Bagging

Learn how bagging is the first technique used by the random forest algorithm to produce valuable ensembles.

Randomizing observations

To build a valuable machine learning ensemble, the models within the ensemble should produce predictions with low correlation. In other words, the ensemble models should be different from each other. The random forest algorithm takes advantage of the high variance of the CART algorithm to manufacture diversity across the ensemble models.

The random forest algorithm uses bagging (i.e., bootstrap aggregation) to randomize the observations used to train the individual CART decision trees. CART decision trees trained on randomized observations exhibit a diversity of predictions.

Bagging uses random sampling with replacement to create many diverse training datasets from a single starting training dataset. Each training dataset created by bagging has the same number of observations as the starting training dataset.

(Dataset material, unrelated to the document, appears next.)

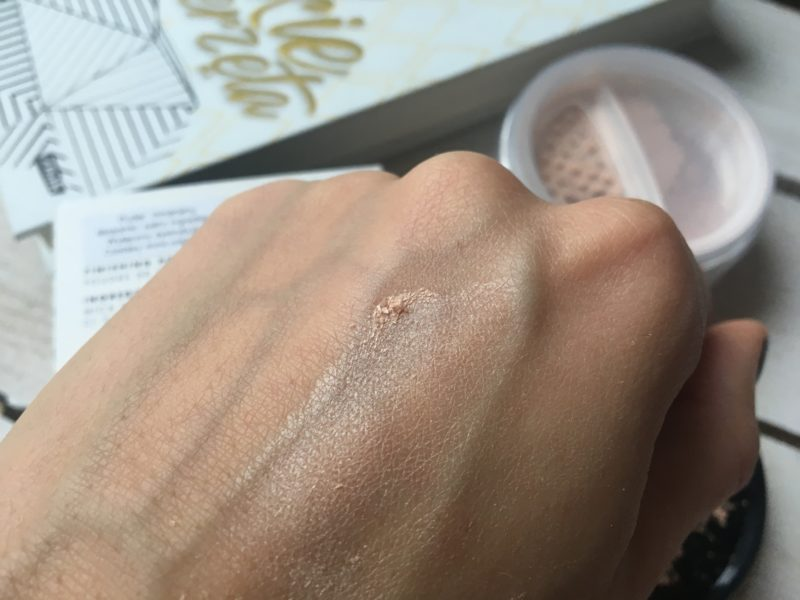 Sypki puder Flawless Silk Lily Lolo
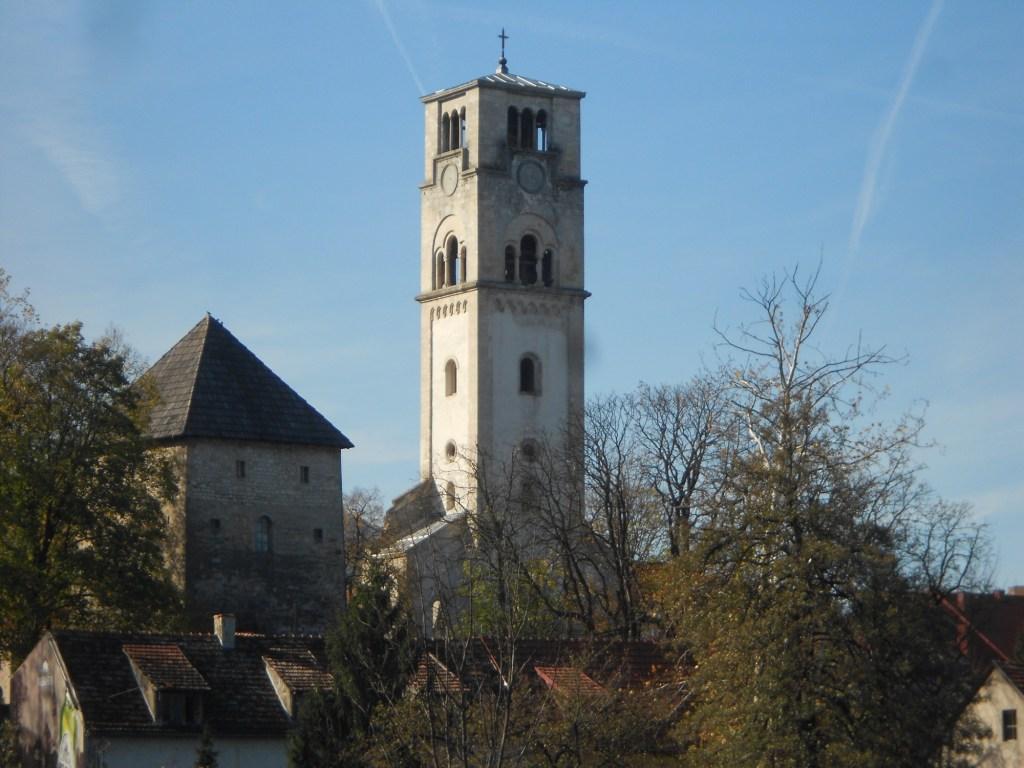 Две башни. Фото: Елена Арсениевич, CC BY-SA 3.0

Random sampling with replacement

Let’s understand how bagging works through an example. Imagine you have a jar in which you place four balls, each with a distinct color: blue, green, red, and orange. In this example, each ball represents an observation in the training dataset.

After shaking the jar, you retrieve a ball randomly (i.e., you can’t see into the jar). Let’s say the ball you retrieved is the blue ball. You write down the word “blue” on a piece of paper and place the ball back into the jar. You then repeat this process three more times.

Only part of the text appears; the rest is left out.